DATA FOR PROCESSING =>
######
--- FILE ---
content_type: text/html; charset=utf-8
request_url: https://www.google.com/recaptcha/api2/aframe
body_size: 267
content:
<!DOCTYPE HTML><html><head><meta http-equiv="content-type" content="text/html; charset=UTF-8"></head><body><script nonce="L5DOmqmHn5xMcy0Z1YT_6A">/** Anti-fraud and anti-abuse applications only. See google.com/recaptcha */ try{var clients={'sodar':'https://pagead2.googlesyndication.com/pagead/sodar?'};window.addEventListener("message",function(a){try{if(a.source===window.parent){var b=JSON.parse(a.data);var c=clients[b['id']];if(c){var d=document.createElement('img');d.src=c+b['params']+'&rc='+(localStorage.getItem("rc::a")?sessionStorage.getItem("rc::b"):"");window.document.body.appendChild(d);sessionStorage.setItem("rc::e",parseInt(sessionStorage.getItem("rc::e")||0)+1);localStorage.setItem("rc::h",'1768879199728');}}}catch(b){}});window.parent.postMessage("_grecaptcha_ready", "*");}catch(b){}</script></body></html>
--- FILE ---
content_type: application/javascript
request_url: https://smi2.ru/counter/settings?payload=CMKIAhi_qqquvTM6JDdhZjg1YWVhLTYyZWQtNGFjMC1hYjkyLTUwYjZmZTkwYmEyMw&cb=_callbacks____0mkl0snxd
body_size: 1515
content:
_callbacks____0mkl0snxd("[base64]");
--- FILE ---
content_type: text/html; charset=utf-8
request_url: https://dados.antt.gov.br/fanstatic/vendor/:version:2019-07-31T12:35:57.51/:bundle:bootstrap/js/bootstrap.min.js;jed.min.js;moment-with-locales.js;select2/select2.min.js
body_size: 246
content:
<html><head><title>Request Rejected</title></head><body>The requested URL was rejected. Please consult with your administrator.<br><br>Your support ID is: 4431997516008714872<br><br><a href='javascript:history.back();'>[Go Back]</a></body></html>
######
WHAT YOU WILL DO => Scan the material and collect every line that contains "with".

WRITTEN REPLY =>
request_url: https://dados.antt.gov.br/fanstatic/vendor/:version:2019-07-31T12:35:57.51/:bundle:bootstrap/js/bootstrap.min.js;jed.min.js;moment-with-locales.js;select2/select2.min.js
<html><head><title>Request Rejected</title></head><body>The requested URL was rejected. Please consult with your administrator.<br><br>Your support ID is: 4431997516008714872<br><br><a href='javascript:history.back();'>[Go Back]</a></body></html>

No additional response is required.